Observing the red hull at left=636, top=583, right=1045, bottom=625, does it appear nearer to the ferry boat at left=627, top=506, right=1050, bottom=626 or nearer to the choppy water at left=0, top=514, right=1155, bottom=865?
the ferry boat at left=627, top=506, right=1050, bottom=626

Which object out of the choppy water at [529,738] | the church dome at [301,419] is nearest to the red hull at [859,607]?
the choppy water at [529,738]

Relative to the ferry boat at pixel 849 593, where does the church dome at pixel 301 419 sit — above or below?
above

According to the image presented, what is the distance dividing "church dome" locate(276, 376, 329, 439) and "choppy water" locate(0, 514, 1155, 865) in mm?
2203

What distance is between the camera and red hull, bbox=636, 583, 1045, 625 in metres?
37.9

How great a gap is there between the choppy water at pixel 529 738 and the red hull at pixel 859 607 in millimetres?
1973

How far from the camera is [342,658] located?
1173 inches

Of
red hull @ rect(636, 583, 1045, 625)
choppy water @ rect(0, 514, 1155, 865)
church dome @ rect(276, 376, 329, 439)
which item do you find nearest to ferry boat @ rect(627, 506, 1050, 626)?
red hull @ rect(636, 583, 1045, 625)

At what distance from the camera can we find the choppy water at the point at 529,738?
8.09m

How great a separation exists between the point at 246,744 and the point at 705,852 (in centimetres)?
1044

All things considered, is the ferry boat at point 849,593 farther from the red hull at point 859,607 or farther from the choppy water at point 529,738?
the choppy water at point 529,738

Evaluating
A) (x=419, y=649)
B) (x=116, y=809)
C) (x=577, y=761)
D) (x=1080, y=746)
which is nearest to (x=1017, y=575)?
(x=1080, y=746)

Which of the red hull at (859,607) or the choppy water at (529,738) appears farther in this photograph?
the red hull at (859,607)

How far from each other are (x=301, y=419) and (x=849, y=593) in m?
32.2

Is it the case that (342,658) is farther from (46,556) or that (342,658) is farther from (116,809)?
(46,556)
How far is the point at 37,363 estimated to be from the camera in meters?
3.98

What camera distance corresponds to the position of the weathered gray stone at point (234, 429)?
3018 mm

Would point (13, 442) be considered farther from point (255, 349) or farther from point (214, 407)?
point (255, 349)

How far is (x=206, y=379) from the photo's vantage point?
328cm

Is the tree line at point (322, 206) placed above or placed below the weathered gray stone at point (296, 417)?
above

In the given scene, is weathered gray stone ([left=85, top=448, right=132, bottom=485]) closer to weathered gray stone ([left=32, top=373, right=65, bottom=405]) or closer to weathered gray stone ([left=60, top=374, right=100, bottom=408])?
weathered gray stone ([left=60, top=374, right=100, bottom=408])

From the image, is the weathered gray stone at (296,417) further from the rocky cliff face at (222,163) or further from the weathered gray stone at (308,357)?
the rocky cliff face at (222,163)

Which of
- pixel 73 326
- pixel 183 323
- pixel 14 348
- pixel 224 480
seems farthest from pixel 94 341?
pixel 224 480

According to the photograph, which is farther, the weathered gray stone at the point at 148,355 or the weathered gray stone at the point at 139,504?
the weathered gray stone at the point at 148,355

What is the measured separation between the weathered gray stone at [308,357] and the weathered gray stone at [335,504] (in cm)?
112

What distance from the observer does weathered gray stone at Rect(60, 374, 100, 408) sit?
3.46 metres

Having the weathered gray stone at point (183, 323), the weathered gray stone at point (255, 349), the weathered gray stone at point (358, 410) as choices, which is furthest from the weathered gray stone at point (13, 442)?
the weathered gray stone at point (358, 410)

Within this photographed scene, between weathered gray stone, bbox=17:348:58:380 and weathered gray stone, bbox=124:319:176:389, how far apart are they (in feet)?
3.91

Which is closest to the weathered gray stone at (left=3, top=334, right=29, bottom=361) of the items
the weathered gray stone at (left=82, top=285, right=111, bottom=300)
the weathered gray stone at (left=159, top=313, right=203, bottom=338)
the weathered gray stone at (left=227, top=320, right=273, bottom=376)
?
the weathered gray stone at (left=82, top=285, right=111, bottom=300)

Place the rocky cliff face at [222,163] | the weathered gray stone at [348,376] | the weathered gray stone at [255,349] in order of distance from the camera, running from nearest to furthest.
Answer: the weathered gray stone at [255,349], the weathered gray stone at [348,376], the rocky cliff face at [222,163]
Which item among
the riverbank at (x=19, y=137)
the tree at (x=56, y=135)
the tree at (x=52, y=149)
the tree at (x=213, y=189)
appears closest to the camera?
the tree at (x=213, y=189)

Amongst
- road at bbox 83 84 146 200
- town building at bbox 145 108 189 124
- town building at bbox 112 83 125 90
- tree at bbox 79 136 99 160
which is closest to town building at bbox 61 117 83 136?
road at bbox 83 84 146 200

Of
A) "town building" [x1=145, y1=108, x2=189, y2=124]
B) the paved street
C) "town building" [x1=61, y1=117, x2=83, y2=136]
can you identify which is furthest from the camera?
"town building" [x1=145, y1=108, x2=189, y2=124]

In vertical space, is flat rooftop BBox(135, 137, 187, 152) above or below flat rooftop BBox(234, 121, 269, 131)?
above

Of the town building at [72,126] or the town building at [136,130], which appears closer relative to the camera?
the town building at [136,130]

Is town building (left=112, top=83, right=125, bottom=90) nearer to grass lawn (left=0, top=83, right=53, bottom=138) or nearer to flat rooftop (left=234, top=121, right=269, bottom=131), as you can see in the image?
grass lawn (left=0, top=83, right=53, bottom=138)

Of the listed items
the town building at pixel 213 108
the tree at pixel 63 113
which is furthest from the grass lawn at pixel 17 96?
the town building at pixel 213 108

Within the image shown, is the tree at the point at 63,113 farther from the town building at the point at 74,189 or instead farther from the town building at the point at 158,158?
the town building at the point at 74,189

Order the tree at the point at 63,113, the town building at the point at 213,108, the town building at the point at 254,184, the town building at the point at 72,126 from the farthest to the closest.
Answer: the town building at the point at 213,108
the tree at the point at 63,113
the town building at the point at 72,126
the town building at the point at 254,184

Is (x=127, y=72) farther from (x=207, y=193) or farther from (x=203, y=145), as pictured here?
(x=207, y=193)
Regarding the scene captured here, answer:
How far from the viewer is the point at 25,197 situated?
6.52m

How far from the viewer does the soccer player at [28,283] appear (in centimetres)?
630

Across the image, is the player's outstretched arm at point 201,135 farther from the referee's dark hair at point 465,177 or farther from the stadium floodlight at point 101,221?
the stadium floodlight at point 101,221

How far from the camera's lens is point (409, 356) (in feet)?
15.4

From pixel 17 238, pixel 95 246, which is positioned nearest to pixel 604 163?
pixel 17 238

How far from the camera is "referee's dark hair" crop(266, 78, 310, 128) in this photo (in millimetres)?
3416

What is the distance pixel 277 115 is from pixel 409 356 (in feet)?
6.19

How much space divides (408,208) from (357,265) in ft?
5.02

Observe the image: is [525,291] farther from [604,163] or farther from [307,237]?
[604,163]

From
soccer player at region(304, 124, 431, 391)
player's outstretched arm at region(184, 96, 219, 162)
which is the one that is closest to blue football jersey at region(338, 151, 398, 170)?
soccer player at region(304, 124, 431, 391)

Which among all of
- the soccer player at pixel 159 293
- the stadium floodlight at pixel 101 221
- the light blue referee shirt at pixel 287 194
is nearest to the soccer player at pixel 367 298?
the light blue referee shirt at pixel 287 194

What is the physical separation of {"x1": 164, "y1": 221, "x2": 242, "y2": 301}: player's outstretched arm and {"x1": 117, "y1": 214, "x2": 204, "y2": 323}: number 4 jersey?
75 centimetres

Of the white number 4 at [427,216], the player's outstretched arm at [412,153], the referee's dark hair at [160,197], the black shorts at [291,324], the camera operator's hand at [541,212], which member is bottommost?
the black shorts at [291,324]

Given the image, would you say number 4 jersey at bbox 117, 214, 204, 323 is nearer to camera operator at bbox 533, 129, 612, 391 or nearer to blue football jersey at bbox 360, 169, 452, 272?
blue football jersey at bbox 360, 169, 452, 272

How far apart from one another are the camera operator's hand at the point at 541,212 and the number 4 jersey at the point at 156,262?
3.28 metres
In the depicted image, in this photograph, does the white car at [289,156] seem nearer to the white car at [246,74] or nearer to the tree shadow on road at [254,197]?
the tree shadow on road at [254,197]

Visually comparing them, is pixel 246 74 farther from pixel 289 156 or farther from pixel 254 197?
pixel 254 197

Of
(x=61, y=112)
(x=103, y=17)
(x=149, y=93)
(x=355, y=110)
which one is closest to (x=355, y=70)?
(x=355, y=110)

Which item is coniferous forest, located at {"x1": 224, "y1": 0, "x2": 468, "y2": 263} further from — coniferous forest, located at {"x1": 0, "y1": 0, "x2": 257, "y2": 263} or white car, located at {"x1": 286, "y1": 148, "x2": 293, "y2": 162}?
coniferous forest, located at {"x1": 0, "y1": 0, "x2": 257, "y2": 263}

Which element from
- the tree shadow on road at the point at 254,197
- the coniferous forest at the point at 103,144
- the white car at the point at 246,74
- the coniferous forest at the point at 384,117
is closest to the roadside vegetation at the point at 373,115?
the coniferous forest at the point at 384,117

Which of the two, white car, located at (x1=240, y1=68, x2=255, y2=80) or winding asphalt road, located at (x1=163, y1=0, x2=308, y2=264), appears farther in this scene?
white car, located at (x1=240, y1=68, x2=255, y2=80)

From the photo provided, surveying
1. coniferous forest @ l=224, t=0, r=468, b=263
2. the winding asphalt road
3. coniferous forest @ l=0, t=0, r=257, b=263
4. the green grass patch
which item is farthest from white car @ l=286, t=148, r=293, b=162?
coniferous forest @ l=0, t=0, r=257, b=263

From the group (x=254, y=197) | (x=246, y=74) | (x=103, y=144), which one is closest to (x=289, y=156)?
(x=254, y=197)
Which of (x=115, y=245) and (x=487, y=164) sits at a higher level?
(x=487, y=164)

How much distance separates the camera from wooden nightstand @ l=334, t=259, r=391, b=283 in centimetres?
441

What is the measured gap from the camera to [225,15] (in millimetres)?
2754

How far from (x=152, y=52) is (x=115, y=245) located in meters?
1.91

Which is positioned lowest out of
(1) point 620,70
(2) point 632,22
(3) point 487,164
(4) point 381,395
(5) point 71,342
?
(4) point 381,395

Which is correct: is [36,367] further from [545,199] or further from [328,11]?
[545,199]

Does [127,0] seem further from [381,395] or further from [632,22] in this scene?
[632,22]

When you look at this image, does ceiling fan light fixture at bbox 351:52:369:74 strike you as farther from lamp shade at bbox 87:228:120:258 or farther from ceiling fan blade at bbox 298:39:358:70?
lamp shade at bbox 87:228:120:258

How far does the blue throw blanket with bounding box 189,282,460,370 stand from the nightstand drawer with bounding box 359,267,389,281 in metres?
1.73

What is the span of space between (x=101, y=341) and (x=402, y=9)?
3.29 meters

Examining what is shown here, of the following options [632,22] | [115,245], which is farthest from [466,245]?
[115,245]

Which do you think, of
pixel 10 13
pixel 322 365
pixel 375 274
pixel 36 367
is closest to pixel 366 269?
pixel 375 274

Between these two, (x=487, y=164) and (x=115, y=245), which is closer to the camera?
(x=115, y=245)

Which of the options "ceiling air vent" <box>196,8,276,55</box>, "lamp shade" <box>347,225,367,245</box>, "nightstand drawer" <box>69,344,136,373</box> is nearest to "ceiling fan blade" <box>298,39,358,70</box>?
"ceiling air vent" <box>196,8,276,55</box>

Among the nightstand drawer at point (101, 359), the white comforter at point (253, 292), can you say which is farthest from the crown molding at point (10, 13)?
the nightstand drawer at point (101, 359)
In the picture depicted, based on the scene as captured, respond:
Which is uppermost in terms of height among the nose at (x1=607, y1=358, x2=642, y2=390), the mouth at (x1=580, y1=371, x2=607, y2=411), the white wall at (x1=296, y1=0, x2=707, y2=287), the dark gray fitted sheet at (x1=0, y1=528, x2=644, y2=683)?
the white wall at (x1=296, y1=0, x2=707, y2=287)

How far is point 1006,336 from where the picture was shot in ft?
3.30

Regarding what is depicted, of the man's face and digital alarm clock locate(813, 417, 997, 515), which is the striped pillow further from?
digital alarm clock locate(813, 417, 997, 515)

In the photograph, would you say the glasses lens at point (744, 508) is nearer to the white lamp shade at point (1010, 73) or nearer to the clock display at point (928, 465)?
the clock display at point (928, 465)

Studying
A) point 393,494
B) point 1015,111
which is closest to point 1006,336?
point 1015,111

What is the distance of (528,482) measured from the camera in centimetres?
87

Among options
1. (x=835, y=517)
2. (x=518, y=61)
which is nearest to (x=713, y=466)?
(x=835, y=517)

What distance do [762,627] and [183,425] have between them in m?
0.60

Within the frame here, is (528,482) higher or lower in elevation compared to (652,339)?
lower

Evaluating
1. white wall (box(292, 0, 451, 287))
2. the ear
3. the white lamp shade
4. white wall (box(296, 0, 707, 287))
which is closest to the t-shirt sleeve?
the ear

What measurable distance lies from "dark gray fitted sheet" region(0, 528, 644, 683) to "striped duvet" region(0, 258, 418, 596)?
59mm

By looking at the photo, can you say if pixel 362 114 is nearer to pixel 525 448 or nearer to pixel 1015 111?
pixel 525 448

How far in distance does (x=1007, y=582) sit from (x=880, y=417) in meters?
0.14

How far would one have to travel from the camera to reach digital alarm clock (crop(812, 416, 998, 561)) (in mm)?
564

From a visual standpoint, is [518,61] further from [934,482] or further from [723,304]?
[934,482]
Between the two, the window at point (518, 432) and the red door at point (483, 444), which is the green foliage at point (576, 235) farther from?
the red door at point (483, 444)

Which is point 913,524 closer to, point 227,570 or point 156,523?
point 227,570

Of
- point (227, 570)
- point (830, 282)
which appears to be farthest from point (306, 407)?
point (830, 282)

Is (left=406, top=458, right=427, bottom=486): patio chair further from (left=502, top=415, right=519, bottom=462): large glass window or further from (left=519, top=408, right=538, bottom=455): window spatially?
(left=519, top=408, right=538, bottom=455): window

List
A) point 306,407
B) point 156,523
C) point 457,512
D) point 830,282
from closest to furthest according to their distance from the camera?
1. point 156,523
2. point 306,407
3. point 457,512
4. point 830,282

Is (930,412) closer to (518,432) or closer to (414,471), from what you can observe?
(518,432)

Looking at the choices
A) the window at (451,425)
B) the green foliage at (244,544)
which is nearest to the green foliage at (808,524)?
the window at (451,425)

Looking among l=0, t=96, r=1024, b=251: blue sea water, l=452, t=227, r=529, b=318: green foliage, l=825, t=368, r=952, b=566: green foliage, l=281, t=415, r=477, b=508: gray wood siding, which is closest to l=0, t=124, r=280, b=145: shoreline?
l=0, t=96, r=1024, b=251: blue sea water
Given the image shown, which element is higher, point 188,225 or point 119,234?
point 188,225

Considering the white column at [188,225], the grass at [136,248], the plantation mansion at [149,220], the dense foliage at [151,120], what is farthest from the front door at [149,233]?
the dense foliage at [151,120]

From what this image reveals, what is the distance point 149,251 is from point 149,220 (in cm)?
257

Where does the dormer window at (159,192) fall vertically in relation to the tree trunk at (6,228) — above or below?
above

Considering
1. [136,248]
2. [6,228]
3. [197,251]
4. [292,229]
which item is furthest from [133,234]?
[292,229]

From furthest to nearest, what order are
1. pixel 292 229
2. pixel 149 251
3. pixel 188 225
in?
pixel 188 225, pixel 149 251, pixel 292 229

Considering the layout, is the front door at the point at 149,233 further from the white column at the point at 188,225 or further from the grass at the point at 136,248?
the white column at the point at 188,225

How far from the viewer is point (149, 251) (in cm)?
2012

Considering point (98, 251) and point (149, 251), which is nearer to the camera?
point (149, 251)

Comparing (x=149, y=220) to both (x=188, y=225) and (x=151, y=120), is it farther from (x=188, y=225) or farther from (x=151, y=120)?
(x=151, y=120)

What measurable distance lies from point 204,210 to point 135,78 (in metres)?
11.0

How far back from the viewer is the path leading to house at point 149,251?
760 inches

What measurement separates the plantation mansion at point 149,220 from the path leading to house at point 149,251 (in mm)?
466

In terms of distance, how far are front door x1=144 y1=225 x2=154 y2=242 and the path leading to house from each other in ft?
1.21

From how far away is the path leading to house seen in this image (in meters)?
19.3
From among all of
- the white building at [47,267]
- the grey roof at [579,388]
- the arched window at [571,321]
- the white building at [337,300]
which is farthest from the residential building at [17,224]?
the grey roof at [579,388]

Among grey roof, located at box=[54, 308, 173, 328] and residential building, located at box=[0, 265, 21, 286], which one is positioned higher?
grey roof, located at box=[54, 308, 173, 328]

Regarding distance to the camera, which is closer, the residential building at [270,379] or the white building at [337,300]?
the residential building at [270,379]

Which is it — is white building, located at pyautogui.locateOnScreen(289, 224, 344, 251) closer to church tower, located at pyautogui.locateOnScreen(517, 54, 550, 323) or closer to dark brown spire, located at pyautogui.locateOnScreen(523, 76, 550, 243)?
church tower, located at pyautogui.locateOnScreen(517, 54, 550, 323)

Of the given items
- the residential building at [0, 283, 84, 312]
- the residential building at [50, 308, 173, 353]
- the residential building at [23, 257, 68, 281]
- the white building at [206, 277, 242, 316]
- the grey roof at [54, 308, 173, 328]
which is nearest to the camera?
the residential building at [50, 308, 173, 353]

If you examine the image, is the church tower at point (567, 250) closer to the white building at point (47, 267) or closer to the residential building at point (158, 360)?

========================================

» Work to complete
Set down, word for word, every line from the line that holds "Among grey roof, located" to the end of the entries above, including both ends.

» Task solution
Among grey roof, located at box=[54, 308, 173, 328] and residential building, located at box=[0, 265, 21, 286], which one is positioned higher?
grey roof, located at box=[54, 308, 173, 328]

Regarding distance to the camera, which is closer, the residential building at [270,379] or the white building at [337,300]?
the residential building at [270,379]

Which is it — is white building, located at pyautogui.locateOnScreen(289, 224, 344, 251) closer to church tower, located at pyautogui.locateOnScreen(517, 54, 550, 323) or closer to dark brown spire, located at pyautogui.locateOnScreen(523, 76, 550, 243)?
church tower, located at pyautogui.locateOnScreen(517, 54, 550, 323)

Of the given items
- the residential building at [0, 283, 84, 312]
- the residential building at [50, 308, 173, 353]
- the residential building at [23, 257, 68, 281]
- the white building at [206, 277, 242, 316]
- the grey roof at [54, 308, 173, 328]
which is nearest to the camera?
the residential building at [50, 308, 173, 353]

If you examine the image, is the church tower at point (567, 250) closer to the white building at point (47, 267) or closer to the residential building at point (158, 360)?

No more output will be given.